▶ [Written exercise] Find the line that contains "From visual inspection, is". Output it and every line after it to the end of the records, exactly as they appear.

---------- Entries ----------

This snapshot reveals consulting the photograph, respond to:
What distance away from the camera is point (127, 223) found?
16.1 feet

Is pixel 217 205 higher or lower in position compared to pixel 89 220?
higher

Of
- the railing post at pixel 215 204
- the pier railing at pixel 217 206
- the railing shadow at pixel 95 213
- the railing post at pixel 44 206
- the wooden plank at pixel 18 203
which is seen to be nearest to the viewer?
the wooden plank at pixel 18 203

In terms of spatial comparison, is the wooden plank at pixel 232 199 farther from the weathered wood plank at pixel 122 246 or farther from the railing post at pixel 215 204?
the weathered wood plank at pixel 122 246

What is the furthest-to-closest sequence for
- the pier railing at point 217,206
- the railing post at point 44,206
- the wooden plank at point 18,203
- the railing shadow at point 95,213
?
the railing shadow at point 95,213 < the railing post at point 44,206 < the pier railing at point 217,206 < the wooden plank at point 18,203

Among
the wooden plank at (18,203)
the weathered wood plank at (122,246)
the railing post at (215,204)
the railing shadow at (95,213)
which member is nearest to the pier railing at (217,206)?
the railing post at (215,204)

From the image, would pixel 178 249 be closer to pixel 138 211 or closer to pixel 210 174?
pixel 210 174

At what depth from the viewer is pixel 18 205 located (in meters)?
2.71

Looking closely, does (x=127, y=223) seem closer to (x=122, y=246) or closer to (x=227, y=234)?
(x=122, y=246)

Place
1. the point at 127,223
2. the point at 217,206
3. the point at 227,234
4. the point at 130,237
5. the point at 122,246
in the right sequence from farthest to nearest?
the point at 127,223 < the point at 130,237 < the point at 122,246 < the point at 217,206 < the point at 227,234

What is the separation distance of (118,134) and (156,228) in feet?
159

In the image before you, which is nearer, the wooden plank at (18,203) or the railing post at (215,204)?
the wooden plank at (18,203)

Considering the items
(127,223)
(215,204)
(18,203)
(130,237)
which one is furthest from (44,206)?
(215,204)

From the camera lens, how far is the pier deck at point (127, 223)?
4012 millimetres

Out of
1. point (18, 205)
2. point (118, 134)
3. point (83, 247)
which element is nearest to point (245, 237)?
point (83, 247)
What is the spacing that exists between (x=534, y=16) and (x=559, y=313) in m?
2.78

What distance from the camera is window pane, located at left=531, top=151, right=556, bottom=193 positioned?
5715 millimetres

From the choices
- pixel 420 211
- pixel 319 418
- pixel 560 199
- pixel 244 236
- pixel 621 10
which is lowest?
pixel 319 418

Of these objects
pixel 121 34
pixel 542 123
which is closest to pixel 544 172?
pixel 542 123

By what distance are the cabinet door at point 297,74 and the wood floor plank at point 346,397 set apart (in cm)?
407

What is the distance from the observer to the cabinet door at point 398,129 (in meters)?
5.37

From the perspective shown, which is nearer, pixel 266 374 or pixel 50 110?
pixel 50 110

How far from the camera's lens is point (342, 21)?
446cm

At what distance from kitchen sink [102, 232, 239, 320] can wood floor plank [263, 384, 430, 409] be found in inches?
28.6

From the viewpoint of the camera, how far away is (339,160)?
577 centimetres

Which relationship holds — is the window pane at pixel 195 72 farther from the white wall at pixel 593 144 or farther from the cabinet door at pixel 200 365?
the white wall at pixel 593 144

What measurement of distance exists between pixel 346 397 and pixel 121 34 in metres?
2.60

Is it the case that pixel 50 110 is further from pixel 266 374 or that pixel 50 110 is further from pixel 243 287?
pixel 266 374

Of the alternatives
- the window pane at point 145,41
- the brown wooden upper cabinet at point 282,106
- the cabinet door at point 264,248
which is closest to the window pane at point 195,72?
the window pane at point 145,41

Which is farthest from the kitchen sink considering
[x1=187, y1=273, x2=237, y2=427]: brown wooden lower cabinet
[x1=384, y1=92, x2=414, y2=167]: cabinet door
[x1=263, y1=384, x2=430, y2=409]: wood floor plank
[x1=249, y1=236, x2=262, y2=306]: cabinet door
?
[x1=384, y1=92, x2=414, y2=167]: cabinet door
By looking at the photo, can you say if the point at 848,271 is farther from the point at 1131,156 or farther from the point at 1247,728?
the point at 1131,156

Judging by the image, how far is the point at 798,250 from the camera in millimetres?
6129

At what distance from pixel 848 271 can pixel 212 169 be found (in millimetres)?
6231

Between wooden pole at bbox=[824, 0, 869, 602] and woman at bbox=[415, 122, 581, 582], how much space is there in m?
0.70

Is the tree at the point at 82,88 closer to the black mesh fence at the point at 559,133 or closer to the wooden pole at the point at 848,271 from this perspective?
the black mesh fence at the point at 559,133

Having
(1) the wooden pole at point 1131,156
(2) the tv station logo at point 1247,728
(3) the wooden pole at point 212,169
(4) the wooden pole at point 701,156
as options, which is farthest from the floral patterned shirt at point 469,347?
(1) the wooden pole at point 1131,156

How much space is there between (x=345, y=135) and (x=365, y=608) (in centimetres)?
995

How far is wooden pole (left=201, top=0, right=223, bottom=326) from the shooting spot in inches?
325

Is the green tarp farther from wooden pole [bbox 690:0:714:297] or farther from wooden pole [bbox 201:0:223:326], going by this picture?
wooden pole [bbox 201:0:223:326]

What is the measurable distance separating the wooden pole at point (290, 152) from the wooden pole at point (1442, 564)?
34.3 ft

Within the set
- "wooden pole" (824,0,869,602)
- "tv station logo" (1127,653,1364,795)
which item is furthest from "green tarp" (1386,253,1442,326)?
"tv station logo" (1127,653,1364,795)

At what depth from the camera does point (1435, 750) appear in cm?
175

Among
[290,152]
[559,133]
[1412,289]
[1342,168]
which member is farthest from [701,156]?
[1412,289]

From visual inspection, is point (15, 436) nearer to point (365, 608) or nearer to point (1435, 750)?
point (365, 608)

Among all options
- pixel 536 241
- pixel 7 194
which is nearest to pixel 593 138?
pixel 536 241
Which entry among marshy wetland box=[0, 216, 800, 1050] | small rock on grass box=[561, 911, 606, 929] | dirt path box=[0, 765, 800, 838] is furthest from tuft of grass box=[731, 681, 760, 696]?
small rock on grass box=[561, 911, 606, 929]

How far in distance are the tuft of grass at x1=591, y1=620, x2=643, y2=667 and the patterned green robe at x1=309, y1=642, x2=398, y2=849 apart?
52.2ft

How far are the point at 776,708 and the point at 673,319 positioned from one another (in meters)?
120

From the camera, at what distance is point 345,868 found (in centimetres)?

----------

▶ [In response]
From visual inspection, is point (15, 436) nearer to point (365, 608) or nearer to point (1435, 750)?
point (365, 608)

Among all options
- pixel 536 241
- pixel 7 194
which is nearest to pixel 593 138?
pixel 536 241
Which entry among marshy wetland box=[0, 216, 800, 1050] | small rock on grass box=[561, 911, 606, 929] | dirt path box=[0, 765, 800, 838] is furthest from tuft of grass box=[731, 681, 760, 696]?
small rock on grass box=[561, 911, 606, 929]

How far in distance are the tuft of grass at x1=591, y1=620, x2=643, y2=667 and the patterned green robe at x1=309, y1=642, x2=398, y2=849 apart?
52.2ft

How far are the point at 776,708 and the point at 673,319 positioned from one another (in meters)?
120

From the camera, at what distance is point 345,868 found (in centimetres)?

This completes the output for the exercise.